Le juge suspend les fouilles intégrales à la prison
Les fouilles à nu systématiques qui se pratiquent au centre de détention de Vivonne sont dégradantes et contraires à la loi, a estimé le président du tribunal.
L’Observatoire international des prisons vient de remporter une victoire significative dans le combat qu’il a engagé contre une pratique courante dans les centres de détention français : la fouille systématique des détenus entièrement nus après tout contact avec le monde extérieur.
Suivant une jurisprudence au moins implicite du Conseil d’État, le président du tribunal, Jean-Jacques Moreau, exerçant les fonctions de juge des référés, a suspendu hier soir la pratique du régime de fouilles corporelles intégrales systématiques jusqu’à ce qu’il soit statué sur le fond du dossier.

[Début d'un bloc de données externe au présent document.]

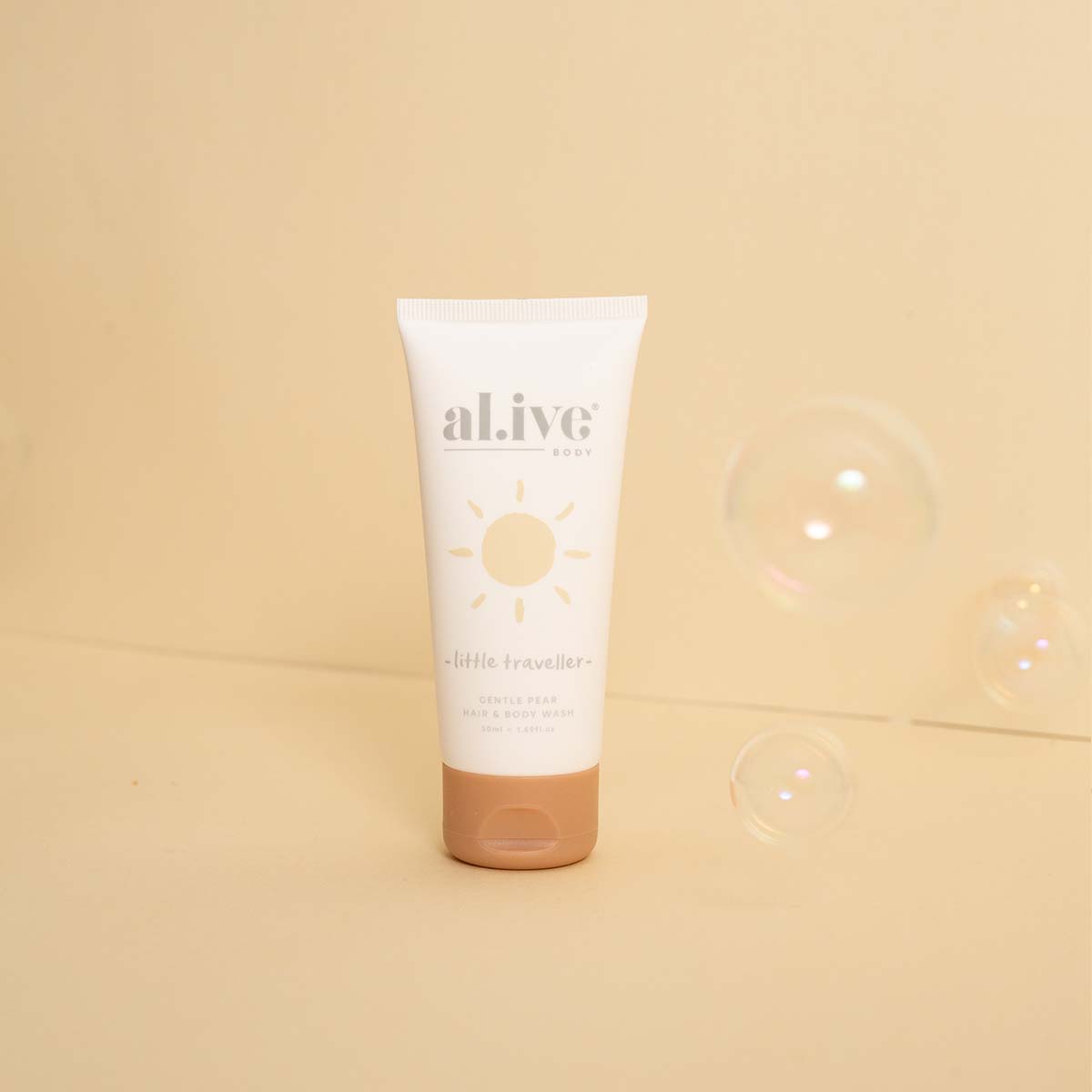 LITTLE TRAVELLER HAIR & BODY WASH - GENTLE PEAR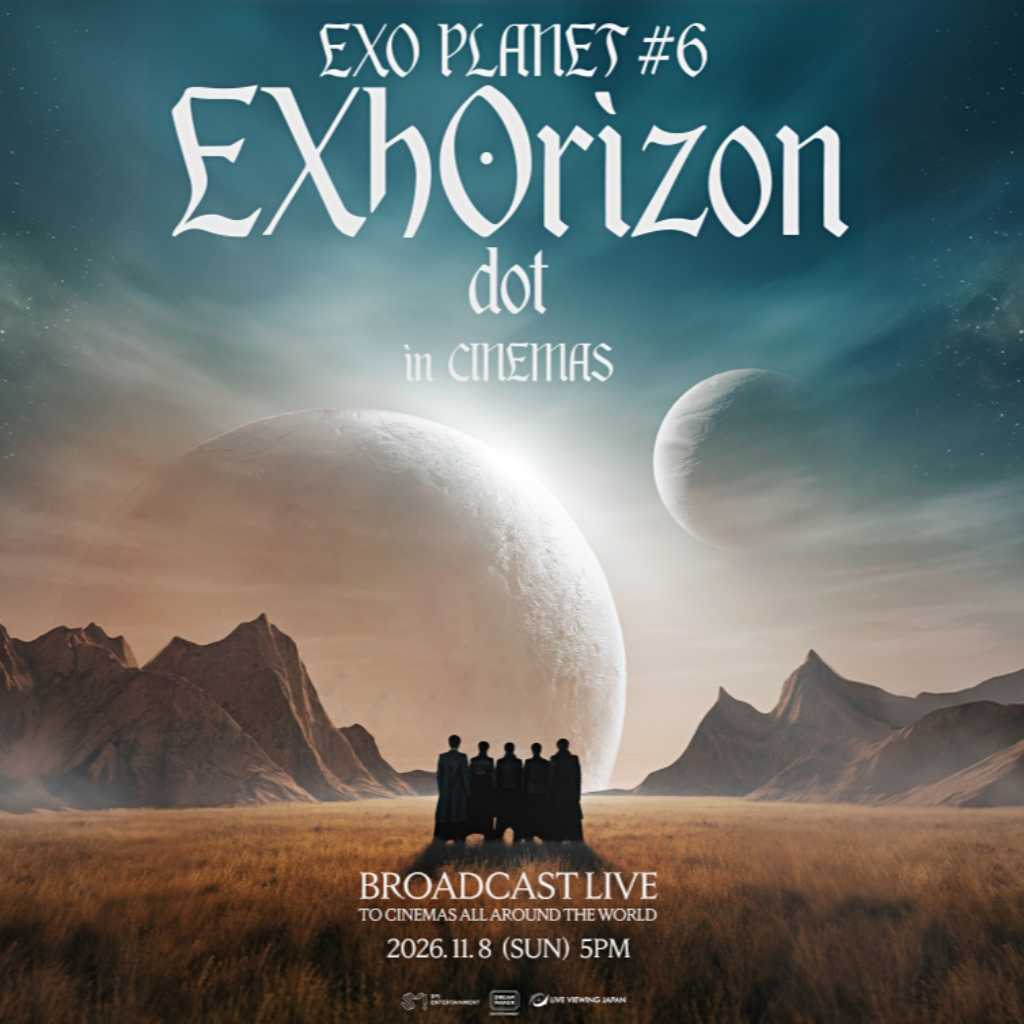 EXO、11月に開催する韓国・KSPO DOME公演の模様を全国の映画館でライブ・ビューイング!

Les fouilles à nu contraires à la Convention des droits de l’homme
Le juge enjoint au directeur du centre pénitentiaire de Poitiers-Vivonne d’appliquer immédiatement cette décision en suspendant l’article du règlement intérieur qui organise ces fouilles. Il aura fallu attendre sept jours après l’audience de mercredi dernier pour que le juge rende sa décision, qui devrait susciter quelques remous, notamment parmi le personnel pénitentiaire. L’ordonnance de référé s’appuie sur deux textes fondamentaux. Le premier est l’article 3 de la Convention européenne de sauvegarde des droits de l’homme et des libertés fondamentales, dont la France est signataire. Cet article stipule : « Nul ne peut être soumis à la torture ni à des peines ou traitements inhumains ou dégradants ». Le second texte, plus précis dans ses dispositions, est la loi française adoptée en novembre 2009 qui indique clairement que les fouilles intégrales doivent obligatoirement être justifiées, soit parce qu’on soupçonne le détenu d’avoir commis une infraction (introduction illégale d’un objet, par exemple), soit parce que, par son comportement, il fait courir des risques aux autres occupants de la prison, détenus, gardiens ou intervenants extérieurs. La fouille systématique de chaque détenu, qui peut intervenir plusieurs fois par mois, telle qu’elle est pratiquée à Vivonne, se fait chaque fois qu’un détenu rentre d’une présentation au tribunal ou a fortiori d’une permission ; chaque fois aussi qu’il a rencontré un proche au parloir, mais aussi son avocat ou un travailleur social. Si bien, comme l’explique Barbara Liaras, représentante régionale de l’Observatoire, que certain détenus préfèrent renoncer au parloir plutôt que de subir cette humiliation. Cet aspect systématique et non justifié des fouilles, estime le juge, viole la loi et la Convention des droits de l’homme. Le ministère de la Justice garde la possibilité de faire appel de cette ordonnance. Mais, précise l’OIP, cet appel ne saurait être suspensif. Par voie de conséquence, dès ce matin les fouilles à nu systématique sont hors-la-loi à la prison de Vivonne. « Nous allons maintenant essayer de vérifier que le jugement est effectivement appliqué », expliquait hier Barbara Liaras.